What’s interesting is that the show is sympathetic, or at least explanatory, over Ro Talon’s motives. It shows that he was a POW of the Gardanians, that he sees this mission as one to stop an existential threat to his fellow Hawk-people, and that sacrificing the Earthlings is a difficult but necessary choice to save his own. I am, not shockingly, inclined to agree with Hawkgirl that need doesn’t give the Thanagarians the right, but it complicates the villain of the piece’s motives in a canny way.
It’s also just cool to see the good guys have to adopt their civilian guises to get by.
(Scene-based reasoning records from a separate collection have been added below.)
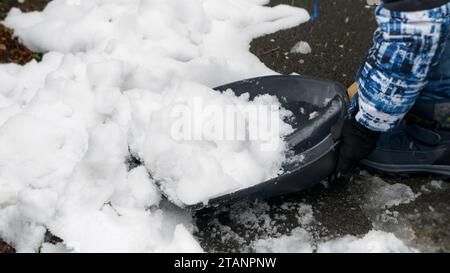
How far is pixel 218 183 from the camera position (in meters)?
1.85

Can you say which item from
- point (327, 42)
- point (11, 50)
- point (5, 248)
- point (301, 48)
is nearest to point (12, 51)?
point (11, 50)

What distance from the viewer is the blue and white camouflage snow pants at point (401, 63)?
5.06 feet

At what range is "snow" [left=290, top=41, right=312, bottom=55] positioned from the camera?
114 inches

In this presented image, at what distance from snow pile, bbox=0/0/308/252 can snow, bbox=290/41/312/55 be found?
262 millimetres

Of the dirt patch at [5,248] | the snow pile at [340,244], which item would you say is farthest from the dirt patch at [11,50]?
the snow pile at [340,244]

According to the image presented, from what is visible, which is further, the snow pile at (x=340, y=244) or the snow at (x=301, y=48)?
the snow at (x=301, y=48)

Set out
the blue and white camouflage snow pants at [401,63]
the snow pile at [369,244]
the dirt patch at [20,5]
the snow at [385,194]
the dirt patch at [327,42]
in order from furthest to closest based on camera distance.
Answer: the dirt patch at [20,5] → the dirt patch at [327,42] → the snow at [385,194] → the snow pile at [369,244] → the blue and white camouflage snow pants at [401,63]

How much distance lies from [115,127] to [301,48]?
1309mm

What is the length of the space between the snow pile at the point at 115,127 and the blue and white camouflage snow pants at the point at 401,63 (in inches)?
16.6

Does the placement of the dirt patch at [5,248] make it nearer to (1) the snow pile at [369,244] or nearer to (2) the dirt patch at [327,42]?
(1) the snow pile at [369,244]

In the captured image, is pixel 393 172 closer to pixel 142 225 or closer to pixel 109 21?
pixel 142 225

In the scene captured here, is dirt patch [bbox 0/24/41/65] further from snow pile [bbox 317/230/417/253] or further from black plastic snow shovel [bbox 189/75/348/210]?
snow pile [bbox 317/230/417/253]

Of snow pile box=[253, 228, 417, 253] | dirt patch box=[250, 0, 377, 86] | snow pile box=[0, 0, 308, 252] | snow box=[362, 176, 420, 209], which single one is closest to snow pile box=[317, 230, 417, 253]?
snow pile box=[253, 228, 417, 253]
I love love love the moment where Flash is reluctant about revealing secret identities only for Batman to blurt them out on the spot, including his own. The crew having to get by without using their superpowers or otherwise arousing suspicion or attention makes for a unique challenge that’s more interesting than the hundredth skirmish.
Amidst the other romantic storylines in the episode, we also get an invocation of the “let’s smooch so the baddies don’t suspect us” trope with Batman and Wonder Woman that’s as cute as it is cliché. “Starcrossed pt. 2” also features more of one of my favorite elements of B:TAS -- Alfred’s sarcastic wit! I nearly died laughing when Flash goes “Look, a giant dinosaur!” and Alfred responds, “And I thought Batman was the detective.” Plus, Superman saving the day by acting as Clark Kent the reporter is a superb little moment, picking up an element of S:TAS that’s been all but left behind in Justice League.
Of course, the key moment to all of this is the step it takes toward Hawkgirl’s redemption, to the group and to Green Lantern in particular. As to the latter, she gives him his ring back, a gesture that doesn’t make up for the personal betrayal, but is meant to convey that she’s still on his side. On a bigger level, she reveals that Thanagarians’ true motives to her justifiably aggrieved former friends, and hands over their plans, something meant to convey the same type of broader loyalty, to the League and to humanity.
There’s part of me that thinks that’s meant as a statement from the show’s writers as a critique of the War on Terror, that knowing the true motives makes a noble person like Shayera change her tune. Part of me thinks it’s just classical storytelling tropes in action, particularly when it’s preceded by a du jure but still kickass sequence of the League breaking out of an alien prison by using the bad guys’ weapons against them. Either way, it makes for a good episode, and ultimately, that’s what really matters.